INSTRUCTION 1:
According to the John Methven biography, in what year did he qualify as a solicitor?
INSTRUCTION 2:
Summarize the John Methven biography in two sentences.
INSTRUCTION 3:
Repeat the John Methven biography word for word from "Sir Malcolm John" to "1976 to 1980.".

DOCUMENT SEGMENT:
┏━━
- Born: Malcolm John Methven February 1, 1926 Ledbury, United Kingdom
- Died: April 23, 1980 (aged 54) London
- Education: Gonville and Caius College, Cambridge
- Occupation: Businessman
- Known for: Director General of the Confederation of British Industry (1976–1980)
- Spouse: Margaret Field Nicholas ​ ​(m. 1952; div. 1977)​ Karen Jane Caldwell ​(m. 1977)​
- Children: 3

= John Methven =

British businessman

Sir Malcolm John Methven (14 February 1926 – 23 April 1980) was a British businessman who was the Director General of the Confederation of British Industry from 1976 to 1980.

==Early life==
Malcolm John Methven was born on 14 February 1926 in Ledbury, the son of Lieutenant-Colonel Malcolm David Methven OBE, and his wife, Helen Marion Watson.

Methven was educated at Mill Hill School and then studied law at Gonville and Caius College, Cambridge. There he was a Tapp exhibitioner. He gained his law tripos in 1949 and qualified as a solicitor in 1950.
┗━━
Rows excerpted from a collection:
┏━━
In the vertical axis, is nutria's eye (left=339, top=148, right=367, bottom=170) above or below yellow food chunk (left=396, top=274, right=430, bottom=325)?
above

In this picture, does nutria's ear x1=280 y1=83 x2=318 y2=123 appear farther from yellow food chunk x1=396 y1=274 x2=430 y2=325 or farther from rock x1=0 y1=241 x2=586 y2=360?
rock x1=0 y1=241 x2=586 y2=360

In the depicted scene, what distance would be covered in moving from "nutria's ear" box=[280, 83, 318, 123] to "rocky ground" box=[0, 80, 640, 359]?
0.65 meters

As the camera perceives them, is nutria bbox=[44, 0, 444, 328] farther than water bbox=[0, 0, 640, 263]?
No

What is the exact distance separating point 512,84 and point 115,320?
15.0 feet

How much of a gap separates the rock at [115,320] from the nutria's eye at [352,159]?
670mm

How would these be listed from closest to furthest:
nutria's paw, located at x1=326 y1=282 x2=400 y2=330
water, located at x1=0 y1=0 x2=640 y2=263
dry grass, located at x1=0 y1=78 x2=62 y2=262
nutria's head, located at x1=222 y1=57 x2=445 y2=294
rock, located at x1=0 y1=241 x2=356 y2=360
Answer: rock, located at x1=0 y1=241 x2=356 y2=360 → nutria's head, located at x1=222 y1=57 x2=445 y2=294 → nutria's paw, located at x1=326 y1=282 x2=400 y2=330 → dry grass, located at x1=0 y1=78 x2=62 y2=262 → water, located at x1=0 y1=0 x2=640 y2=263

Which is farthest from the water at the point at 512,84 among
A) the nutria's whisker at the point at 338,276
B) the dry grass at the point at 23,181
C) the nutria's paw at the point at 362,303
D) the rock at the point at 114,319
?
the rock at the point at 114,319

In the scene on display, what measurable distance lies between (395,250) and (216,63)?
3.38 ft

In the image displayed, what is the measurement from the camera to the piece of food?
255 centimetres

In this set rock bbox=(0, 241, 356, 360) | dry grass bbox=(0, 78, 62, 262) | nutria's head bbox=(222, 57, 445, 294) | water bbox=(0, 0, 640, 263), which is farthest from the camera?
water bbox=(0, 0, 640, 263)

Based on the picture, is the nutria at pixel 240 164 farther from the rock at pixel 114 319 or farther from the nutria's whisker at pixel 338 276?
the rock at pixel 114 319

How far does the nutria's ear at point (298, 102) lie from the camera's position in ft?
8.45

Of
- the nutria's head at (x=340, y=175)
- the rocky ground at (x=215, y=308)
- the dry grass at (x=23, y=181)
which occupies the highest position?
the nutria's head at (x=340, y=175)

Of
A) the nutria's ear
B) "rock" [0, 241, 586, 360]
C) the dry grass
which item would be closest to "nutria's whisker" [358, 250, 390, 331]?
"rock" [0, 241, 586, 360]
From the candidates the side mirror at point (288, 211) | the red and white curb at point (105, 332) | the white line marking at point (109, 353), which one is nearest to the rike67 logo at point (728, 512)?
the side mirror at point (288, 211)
┗━━
COMPLETE RESPONSE 1:
1950

COMPLETE RESPONSE 2:
John Methven was a British businessman who served as Director General of the Confederation of British Industry from 1976 to 1980. Born in Ledbury, he went to Mill Hill School, studied law at Gonville and Caius College, Cambridge, and qualified as a solicitor in 1950.

COMPLETE RESPONSE 3:
Sir Malcolm John Methven (14 February 1926 – 23 April 1980) was a British businessman who was the Director General of the Confederation of British Industry from 1976 to 1980.